## Document passage
────────────────────
Diode and resistor in the gauge
The resistors are soldered in the sequence of their numbering, so first R1, then R2, then R3...
Resistors which are mentioned in the same line have equal values.
Three different resistant values are used:
| Type | Value in ohm | Colour code with 5 rings (metal-oxyde resistor) |
Colour code with 4 rings (carbon-film resistor) |
|---|---|---|---|
| 1. | 1k8 | brown-grey-black-brown-brown | brown-grey-red-gold |
| 2. | 3k3 | orange-orange-black-brown-brown | orange-orange-red-gold |
| 3. | 10k | brown-black-black-red-brown | brown-black-orange-gold |
| Resistor number(s) | Value |
|---|---|
| R1, R2, R3 | 3k3 |
| R4, R5, R6 | 1k8 |
| R7 | 10k |
| R8, R9 | 1k8 |
| R10, R11 | 10k |
Please check the SD-slot now and don't wait for the first problems to appear since it is very hard to do this tests if the other components are placed around the SD-slot.
Okay, let's test the SD-slot:
Place the pcb in the way that the golden connector is near to you and the sd-slot is far to you.
Take a ohm meter and measure the resistance between a few points:
Now we do all the pins of the sd-slot in a row, starting from 1 (most left) to 13 (most right):
| SD-slot pin | Signal | Test point | Expected resistance |
|---|---|---|---|
| 1 | GND | GND (e.g. at JP4) | 0 Ohm |
| 2 | CD (card detect) | GND (e.g. at JP4) | 0 Ohm if card inserted, else very high |
| 3 | NC | not connected | |
| 4 | DO | Atmel Pin 7 | 0 Ohm |
| 5 | NC | not connected | |
| 6 | SCLK | GND (e.g. at JP4) | 3.3 k Ohm |
| 7 | +3,3V | JP11, Pin 1 *) | 0 Ohm |
| 8 | +3,3V | JP11, Pin 1 *) | 0 Ohm |
| 9 | GND | GND (e.g. at JP4) | 0 Ohm |
| 10 | GND | GND (e.g. at JP4) | 0 Ohm |
| 11 | DI | GND (e.g. at JP4) | 3.3 k Ohm |
| 12 | /CS | GND (e.g. at JP4) | 3.3 k Ohm |
| 13 | NC | not connected |
*) JP11 Pin 1 is the jumper between the CPLD and the Atmel. It has 3 pins and the 3.3V pin is the one of the three on the outer side towards the SD-slot.
If you can't measure a connection where one should be, try to re-solder the pin. If that doesn't help, you can patch it with a wire from the SD-slot to the corresponding pin of the Atmel - or whereever it belongs.
────────────────────
## Excerpted records
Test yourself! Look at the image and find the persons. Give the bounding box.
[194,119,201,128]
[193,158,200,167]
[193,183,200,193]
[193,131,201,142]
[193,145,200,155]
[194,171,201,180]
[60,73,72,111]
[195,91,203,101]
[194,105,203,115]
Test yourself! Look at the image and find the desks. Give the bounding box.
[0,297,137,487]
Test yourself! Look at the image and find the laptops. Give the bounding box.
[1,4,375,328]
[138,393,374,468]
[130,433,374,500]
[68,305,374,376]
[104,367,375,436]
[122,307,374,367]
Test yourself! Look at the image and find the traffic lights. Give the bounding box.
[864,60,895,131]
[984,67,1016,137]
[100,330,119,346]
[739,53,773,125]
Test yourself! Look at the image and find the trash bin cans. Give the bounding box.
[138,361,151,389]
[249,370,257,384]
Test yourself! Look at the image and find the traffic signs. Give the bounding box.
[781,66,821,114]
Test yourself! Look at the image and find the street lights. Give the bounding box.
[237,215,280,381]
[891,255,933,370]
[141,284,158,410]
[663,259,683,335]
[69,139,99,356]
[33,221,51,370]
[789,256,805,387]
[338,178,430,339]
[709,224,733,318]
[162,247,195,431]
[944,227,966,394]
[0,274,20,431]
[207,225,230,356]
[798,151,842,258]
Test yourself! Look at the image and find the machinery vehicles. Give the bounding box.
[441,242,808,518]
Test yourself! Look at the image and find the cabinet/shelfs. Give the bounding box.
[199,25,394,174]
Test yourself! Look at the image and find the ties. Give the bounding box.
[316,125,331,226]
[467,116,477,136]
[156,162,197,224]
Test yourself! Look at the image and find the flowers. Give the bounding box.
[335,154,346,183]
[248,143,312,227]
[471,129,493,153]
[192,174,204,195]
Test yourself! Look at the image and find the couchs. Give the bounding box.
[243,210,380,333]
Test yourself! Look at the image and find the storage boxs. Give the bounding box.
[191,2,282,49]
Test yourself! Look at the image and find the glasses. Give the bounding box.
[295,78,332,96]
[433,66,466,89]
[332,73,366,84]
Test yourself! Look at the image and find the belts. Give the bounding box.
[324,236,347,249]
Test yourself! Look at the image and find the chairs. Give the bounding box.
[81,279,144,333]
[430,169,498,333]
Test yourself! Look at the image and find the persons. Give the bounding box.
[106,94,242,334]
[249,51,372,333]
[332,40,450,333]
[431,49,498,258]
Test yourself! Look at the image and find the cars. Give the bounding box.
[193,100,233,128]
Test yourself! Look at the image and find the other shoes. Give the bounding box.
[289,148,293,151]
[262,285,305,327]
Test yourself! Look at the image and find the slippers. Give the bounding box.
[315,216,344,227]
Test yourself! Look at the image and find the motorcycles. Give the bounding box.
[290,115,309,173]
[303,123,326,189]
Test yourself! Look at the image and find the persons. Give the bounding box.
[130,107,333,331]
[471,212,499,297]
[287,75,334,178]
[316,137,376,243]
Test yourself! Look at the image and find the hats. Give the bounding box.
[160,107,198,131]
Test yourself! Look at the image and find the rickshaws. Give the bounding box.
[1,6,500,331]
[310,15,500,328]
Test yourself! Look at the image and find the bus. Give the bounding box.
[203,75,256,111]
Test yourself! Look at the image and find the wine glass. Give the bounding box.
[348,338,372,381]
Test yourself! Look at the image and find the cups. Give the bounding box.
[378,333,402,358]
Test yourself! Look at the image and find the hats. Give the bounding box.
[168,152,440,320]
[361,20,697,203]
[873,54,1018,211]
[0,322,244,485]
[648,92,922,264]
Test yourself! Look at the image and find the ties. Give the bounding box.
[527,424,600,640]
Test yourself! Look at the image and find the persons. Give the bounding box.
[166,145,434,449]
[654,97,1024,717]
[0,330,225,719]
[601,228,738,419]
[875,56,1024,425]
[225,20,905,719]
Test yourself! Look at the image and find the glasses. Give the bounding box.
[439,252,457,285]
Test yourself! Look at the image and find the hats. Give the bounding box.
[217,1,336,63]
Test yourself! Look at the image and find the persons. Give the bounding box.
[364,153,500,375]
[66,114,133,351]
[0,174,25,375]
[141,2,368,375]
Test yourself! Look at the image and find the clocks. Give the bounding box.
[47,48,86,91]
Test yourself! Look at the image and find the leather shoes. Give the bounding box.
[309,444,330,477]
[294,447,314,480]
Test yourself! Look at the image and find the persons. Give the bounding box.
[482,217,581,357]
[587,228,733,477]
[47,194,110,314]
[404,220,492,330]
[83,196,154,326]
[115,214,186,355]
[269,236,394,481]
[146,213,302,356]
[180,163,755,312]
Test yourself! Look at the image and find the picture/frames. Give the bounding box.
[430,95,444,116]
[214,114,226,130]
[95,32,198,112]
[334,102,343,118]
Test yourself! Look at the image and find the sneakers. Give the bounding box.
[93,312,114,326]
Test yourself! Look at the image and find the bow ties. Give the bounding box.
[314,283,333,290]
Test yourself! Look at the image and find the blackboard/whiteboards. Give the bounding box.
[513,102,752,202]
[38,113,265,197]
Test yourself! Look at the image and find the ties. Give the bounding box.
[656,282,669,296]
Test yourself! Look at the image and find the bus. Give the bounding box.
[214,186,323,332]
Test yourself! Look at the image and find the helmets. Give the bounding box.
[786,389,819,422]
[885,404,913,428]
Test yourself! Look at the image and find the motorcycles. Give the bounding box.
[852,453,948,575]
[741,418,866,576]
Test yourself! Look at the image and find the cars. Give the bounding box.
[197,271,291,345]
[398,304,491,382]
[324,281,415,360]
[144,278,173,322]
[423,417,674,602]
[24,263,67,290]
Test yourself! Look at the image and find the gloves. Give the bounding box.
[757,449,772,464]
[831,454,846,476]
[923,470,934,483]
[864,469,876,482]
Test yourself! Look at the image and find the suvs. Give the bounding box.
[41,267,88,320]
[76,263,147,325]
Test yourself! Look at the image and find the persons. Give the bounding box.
────────────────────
## Work to do
(1) According to the assembly guide, which resistors have a value of 3k3?
(2) Scale the records in the part that opens with the line containing "Test yourself! Look at the image and find the bow" and closes with the line containing "[864,469,876,482]", both included. Reproduce every line of that part alone, requests included, with each bounding-box coordinate multiplied by 2.05 and rounded to a whole number, halves rounded up.
The assembly guide and the records were taken from unrelated sources.

## The replies
(1) R1, R2 and R3.

(2)
Test yourself! Look at the image and find the bow ties. Give the bounding box.
[644,580,683,595]
Test yourself! Look at the image and find the blackboard/whiteboards. Give the bounding box.
[1052,209,1542,414]
[78,232,543,404]
Test yourself! Look at the image and find the ties. Give the bounding box.
[1345,578,1371,607]
Test yourself! Look at the image and find the bus. Give the bounding box.
[439,381,662,681]
Test yourself! Look at the image and find the helmets. Give the bounding box.
[1611,797,1679,865]
[1814,828,1872,877]
Test yourself! Look at the image and find the motorcycles. Give the bounding box.
[1747,929,1943,1179]
[1519,857,1775,1181]
Test yourself! Look at the image and find the cars. Give the bounding box.
[404,556,597,707]
[816,623,1007,783]
[664,576,851,738]
[295,570,355,660]
[867,855,1382,1234]
[49,539,137,595]
Test yourself! Look at the image and find the gloves. Give the bounding box.
[1552,920,1583,951]
[1704,931,1734,976]
[1892,964,1915,990]
[1771,961,1796,988]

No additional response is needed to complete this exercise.